▶ _TEXT PASSAGE_:

What causes bad air quality in Lane County?

Satellite imagery of wildfire smoke in Oregon on September 10, 2020

Image 1. Satellite imagery of wildfire smoke in Oregon on September 10, 2020.

There are many sources of air pollution that can affect air quality. In Lane County, the worst air quality is created by both local and distant wildfires. However, human-generated sources of air pollution like wood stoves, fireplaces, car exhaust, and industrial emissions can also contribute to poor air quality.

Wildfire season can begin as early as May and continue as late as November. The Pacific Northwest’s warming and drying climate has increased the length of the wildfire season. During this season, wildfires can ignite, grow, and create smoke that worsens air quality.

During the winter and spring, poor air quality generally happens during periods of air stagnation. This is when the airmass in Lane County is stationary and unmoving for multiple days – usually when a strong region of high pressure is just off Oregon’s coast. During these air stagnation events, air quality can gradually worsen as pollution continues to be added to the unmoving air. Wood stoves and fireplaces are the biggest contributors to poor air quality during these periods. LRAPA runs a Home Wood Heating program in Eugene, Springfield, and Oakridge to help protect air quality during air stagnation episodes.


How can I tell if the air quality is good or bad?

The Environmental Protection Agency (EPA) created a tool to report air quality to the public in a simple and clear way. The air quality is reported for the five major air pollutants (ground-level ozone, particulate matter, carbon monoxide, sulfur dioxide, and nitrogen dioxide) regulated by the Clean Air Act. This tool is called the Air Quality Index (AQI). The AQI is a unit-less scale of 0 to 500 that is reports how good or bad the air quality is. The higher the AQI the worse the air quality.

The Air Quality Index categories and colors

Figure 1. The Air Quality Index (AQI) categories and colors.

The AQI is divided into six color categories that report how bad the air quality is for human health. The AQI also provides recommendations to protect health.

“Good” air quality is an AQI between 0-50 and is represented by a green color. At this category air quality is considered satisfactory, and air pollution poses little or no risk.

“Moderate” air quality is an AQI between 51-100 and is represented by a yellow color. At this category air quality is considered acceptable. However, there may be a risk for some people, particularly those who are unusually sensitive to air pollution.

“Unhealthy for Sensitive Groups” air quality is an AQI between 101-150 and is represented by an orange color. At this category members of sensitive groups may experience health effects. Anyone with heart or lung disease, older adults, anyone pregnant, and children (including teenagers), are all considered a sensitive group. The general public is less likely to be affected at this category, however everyone should avoid outdoor activities that cause heavy breathing, like working out, running, or playing sports. Sensitive groups should limit how long they spend outside.

“Unhealthy” air quality is an AQI between 151-200 and is represented by a red color. At this category some members of the general public may experience health effects; members of sensitive groups may experience more serious health effects. Everyone should limit how much time is spent outside, and sensitive groups should avoid going outside as much as possible.

▶ _TASK GOAL_:
List the five major air pollutants that the air quality passage says the Clean Air Act regulates.

▶ _THE DATA_:

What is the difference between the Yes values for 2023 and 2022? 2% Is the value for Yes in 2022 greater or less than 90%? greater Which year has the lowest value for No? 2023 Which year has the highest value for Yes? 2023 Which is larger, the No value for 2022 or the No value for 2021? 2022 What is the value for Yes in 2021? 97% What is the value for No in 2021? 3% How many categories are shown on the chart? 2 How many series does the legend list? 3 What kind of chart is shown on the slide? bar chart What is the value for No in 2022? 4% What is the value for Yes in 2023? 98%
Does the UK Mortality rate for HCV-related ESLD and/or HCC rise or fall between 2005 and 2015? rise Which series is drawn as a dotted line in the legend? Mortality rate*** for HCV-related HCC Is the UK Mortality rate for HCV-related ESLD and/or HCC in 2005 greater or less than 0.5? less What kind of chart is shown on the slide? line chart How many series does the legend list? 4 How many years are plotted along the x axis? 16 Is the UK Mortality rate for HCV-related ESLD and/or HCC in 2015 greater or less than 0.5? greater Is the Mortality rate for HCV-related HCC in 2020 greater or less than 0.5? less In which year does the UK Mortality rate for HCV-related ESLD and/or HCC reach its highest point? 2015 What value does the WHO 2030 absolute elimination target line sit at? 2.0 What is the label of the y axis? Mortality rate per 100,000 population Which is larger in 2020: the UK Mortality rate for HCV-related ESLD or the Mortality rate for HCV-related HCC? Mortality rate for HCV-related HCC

▶ _TASK RESULT_:
Ground-level ozone, particulate matter, carbon monoxide, sulfur dioxide, and nitrogen dioxide.